An Example of (Too Much) Hyper-Parameter Tuning In Suicide Ideation Detection

Authors

  • Annika Marie Schoene Northeastern University Institute for Experiential AI
  • John Ortega Northeastern University Institute for Experiential AI
  • Silvio Amir Northeastern University Institute for Experiential AI Khoury College of Computer Sciences
  • Kenneth Church Northeastern University Institute for Experiential AI Khoury College of Computer Sciences

DOI:

https://doi.org/10.1609/icwsm.v17i1.22227

Keywords:

Abstract

This work starts with the TWISCO baseline, a benchmark of suicide-related content from Twitter. We find that hyper-parameter tuning can improve this baseline by 9%. We examined 576 combinations of hyper-parameters: learning rate, batch size, epochs and date range of training data. Reasonable settings of learning rate and batch size produce better results than poor settings.
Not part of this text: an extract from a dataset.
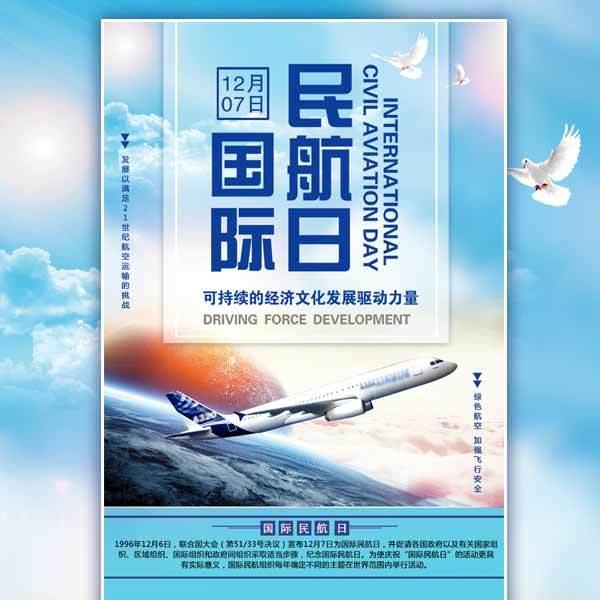 12月7日国际民航日公益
Date range is less conclusive. Balancing the date range of the training data to match the benchmark ought to improve performance, but the differences are relatively small. Optimal settings of learning rate and batch size are much better than poor settings, but optimal settings of date range are not that different from poor settings of date range. Finally, we end with concerns about reproducibility. Of the 576 experiments, 10% produced F1 performance above baseline. It is common practice in the literature to run many experiments and report the best, but doing so may be risky, especially given the sensitive nature of Suicide Ideation Detection.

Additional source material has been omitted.